# Rebooting : Should I Be Worried



## qwiklildroider (Sep 12, 2011)

Running Miui 1.12.9 and loving it. Small problem occured today.... I did a battery calibration last night before bed with a 100% charge. I woke this morning to 90% and continued my day and went to work with the anticipation to kill the battery and fully recharge. Later this evening my dx finally died and i plugged it in... Red M.. boot animation... lockscreen... reboot....I tried 2 different chargers and the same thing continued to occur. I also wiped data. cache, and dalvik all with no change to phones current state...... I was at work so i had to leave the phone dead till i got home... walked in the door tonight and plugged it into my charger and same thing happened... I followed that by plugging it into the computer and the green charge led turned on but phone did not. I let it sit for about ten mins and plugged it back into my wall charger and it booted right up with no constant reboot...??

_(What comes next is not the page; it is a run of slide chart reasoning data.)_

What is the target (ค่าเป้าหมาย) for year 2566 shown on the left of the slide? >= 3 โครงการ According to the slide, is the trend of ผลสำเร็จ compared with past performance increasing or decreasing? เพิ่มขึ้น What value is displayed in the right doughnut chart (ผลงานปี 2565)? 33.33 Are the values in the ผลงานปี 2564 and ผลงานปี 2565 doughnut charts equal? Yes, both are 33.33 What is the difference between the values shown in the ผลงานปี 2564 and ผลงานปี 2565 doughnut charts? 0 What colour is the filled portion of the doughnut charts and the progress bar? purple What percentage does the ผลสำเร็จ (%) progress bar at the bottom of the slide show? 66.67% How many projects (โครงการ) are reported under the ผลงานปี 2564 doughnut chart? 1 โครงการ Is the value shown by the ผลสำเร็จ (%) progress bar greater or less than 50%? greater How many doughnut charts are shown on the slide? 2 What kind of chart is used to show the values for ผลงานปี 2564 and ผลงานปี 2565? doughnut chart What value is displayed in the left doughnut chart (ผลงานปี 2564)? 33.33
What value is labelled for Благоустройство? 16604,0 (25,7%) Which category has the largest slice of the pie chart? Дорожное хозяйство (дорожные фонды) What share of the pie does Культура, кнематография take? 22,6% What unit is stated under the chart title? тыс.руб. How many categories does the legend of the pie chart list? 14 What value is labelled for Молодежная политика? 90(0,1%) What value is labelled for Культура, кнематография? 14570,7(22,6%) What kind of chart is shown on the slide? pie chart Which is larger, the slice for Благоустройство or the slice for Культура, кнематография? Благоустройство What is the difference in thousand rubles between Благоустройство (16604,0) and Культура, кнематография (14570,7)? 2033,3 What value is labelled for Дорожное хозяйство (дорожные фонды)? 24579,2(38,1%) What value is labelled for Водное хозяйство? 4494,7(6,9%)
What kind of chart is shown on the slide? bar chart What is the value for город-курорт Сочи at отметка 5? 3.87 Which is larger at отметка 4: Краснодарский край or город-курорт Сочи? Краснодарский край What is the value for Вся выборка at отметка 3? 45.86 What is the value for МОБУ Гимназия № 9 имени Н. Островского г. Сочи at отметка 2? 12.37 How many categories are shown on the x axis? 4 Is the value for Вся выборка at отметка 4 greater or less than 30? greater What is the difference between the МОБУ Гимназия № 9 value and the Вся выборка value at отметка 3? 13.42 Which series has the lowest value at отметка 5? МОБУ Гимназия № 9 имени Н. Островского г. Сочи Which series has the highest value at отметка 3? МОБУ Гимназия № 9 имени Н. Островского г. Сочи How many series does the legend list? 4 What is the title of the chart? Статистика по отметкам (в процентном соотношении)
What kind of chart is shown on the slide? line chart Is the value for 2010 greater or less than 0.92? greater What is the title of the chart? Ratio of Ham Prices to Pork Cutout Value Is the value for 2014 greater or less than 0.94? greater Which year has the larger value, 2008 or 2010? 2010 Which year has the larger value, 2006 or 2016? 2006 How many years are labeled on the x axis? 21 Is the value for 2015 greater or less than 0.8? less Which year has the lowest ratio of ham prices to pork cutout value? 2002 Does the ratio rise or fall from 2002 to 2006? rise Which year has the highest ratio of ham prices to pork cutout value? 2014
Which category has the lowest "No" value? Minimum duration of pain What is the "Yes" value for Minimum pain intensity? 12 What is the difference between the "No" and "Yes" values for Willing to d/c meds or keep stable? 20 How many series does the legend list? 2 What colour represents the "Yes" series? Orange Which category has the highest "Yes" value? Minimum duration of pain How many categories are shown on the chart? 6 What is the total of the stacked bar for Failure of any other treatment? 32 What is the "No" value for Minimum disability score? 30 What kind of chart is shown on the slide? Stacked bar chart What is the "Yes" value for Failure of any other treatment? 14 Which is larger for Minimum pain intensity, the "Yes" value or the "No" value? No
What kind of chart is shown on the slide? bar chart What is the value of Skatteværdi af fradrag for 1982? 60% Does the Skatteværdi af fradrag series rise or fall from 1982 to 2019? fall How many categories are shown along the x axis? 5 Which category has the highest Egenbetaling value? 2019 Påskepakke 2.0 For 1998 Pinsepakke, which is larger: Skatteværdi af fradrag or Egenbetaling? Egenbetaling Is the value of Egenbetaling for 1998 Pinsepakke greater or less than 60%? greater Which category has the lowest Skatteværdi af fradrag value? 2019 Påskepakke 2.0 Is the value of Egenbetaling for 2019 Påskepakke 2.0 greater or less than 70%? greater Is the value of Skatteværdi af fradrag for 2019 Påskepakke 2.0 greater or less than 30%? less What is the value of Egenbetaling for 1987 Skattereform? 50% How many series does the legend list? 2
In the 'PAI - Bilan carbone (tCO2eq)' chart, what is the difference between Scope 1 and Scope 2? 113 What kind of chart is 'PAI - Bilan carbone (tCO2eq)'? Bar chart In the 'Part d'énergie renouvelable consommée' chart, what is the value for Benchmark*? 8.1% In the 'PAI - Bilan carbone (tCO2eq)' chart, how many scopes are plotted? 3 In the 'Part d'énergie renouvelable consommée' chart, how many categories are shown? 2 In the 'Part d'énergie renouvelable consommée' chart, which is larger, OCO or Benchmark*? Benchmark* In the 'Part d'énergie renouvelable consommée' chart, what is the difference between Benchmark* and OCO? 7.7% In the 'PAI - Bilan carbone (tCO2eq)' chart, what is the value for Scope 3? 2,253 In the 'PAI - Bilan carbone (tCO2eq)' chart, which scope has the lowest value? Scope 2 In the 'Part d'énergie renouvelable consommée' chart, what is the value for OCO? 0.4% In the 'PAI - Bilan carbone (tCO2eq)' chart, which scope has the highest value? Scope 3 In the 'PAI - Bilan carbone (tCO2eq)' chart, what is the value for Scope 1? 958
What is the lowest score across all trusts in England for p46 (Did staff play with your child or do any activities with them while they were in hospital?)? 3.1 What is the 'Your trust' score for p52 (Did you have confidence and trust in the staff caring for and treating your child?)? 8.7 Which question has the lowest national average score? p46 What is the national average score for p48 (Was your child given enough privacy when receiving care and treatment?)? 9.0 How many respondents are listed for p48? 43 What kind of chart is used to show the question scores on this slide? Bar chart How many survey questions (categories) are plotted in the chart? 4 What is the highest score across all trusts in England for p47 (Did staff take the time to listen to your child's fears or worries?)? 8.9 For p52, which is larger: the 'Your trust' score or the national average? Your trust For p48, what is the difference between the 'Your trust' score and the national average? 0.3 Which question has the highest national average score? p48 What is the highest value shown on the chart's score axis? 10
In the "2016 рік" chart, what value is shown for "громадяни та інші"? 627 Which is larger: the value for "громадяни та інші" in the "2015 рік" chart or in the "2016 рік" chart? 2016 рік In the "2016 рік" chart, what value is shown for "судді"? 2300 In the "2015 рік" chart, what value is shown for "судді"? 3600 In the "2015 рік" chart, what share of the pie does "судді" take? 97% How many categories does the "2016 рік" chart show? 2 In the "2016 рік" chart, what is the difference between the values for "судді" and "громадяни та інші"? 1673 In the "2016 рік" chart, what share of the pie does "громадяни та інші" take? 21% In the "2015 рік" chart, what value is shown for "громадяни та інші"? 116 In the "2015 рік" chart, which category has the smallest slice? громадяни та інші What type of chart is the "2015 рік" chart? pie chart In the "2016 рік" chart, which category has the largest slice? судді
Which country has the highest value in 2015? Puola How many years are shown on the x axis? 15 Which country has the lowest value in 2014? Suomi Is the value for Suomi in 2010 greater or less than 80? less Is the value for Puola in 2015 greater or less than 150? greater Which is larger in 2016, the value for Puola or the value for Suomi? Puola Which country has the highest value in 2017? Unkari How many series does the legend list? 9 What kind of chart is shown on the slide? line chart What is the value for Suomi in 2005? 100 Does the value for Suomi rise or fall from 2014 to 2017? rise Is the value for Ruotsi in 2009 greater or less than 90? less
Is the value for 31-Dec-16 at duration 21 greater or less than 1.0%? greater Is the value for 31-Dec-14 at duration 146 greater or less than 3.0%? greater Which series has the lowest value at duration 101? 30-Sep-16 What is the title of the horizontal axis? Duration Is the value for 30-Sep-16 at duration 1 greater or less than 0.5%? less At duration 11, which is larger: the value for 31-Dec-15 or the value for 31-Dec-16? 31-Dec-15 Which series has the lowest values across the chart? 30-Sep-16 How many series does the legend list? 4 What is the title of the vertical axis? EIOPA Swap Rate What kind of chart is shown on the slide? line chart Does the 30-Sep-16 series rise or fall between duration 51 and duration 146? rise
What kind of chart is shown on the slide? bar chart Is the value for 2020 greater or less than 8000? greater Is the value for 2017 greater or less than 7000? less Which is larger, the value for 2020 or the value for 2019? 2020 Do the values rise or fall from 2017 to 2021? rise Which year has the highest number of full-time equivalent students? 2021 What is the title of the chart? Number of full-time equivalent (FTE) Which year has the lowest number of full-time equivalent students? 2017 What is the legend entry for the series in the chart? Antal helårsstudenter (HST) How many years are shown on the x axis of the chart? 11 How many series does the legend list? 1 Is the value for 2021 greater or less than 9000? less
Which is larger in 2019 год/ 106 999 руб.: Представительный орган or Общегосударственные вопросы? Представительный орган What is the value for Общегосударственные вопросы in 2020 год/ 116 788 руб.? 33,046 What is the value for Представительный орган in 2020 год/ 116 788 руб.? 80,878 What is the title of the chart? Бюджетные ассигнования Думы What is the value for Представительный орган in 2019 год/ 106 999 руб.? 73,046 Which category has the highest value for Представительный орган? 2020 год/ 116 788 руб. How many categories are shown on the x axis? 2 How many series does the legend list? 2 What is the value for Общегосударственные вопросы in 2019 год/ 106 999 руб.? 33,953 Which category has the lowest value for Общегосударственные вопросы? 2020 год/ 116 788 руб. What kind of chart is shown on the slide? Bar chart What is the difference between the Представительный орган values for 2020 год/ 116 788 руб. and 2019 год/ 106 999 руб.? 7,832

Any thoughts or suggestions... its currently charging and i am debating on a full charge and a sbf just for the hell of it....


----------



## runnirr (Aug 27, 2011)

I've had that happen a few times. I just assumed it used more power turning on than the cord provided.

I no longer let my battery die fully. I never calibrate my battery. I think it's all placebo anyway.


----------



## Jubakuba (Sep 8, 2011)

I haven't had that...
But I know there was a problem on 2nd init roms (that again, I've never personally experienced...but it was confirmed) where it would sometimes refuse to charge from a fully dead battery.
Plugging it in a few times is the fix, lol.

But ya, I'd say it's "normal" and you're fine.


----------